Gal Costa, squeezed between the success of her first record and so many sudden happenings, begins to distill her anger by means of a supposedly aggressive posture. She had become, by no choice of her own, the standard-bearer for what remained of Tropicalismo. And, instead of taking the easy way with easy songs and saleable hits, she opts for strong experiences together with musician and then ally Jards Macalé. In a matter of months she would prepare her second individual LP, which to this day continues to be, decades later, the most radical entry produced in the history of MPB.
On eight cuts, conducted by Cinema Olympia, Gal enthroned herself as a muse of the hippies, of the abandoned, of the rebels, of the Utopians. Cries, dirty mixings, noises, frights, shots, and general roars of laughter: She no longer wanted the lazy afternoons, forgot the crystalline containment of bossa nova and shocked the squares. Roberto Carlos and Erasmo Carlos, tuned into what was against the mainstream, composed Meu nome é Gal, a song which translated the discourse, the attitude, the potency, and the artistic range of that voice, which did not want to sound like any other.
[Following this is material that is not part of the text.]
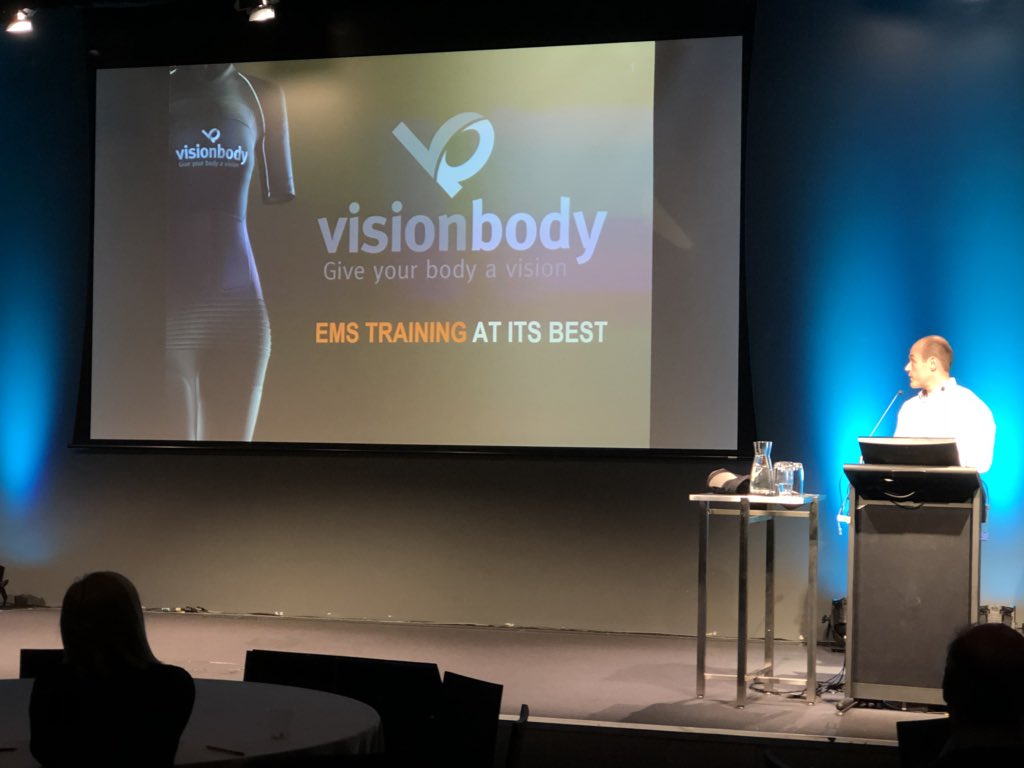 WT_AUS's tweet photo. Start-up Showcases at #WTAUS18 with Tournicare, @VisionBodyInt and @hit_iq https://t.co/g6zIDXLXZt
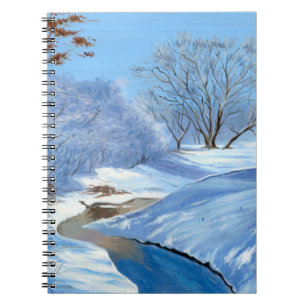 Winter Creek Notebook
Her name was Gal. Exclamation point.
Thus, 1969 would vanish among strange atmospheres. Or as the Novos Baianos sang on the LP, with which they débuted that year, everything was Ferro na Boneca. Nothing to look back at. The doll, Gal Costa, who was not made of iron, decides to travel to England to visit her friends of the faith, brothers, and comrades. There, Tropicalismo was already inoculated for ever and ever. Wow!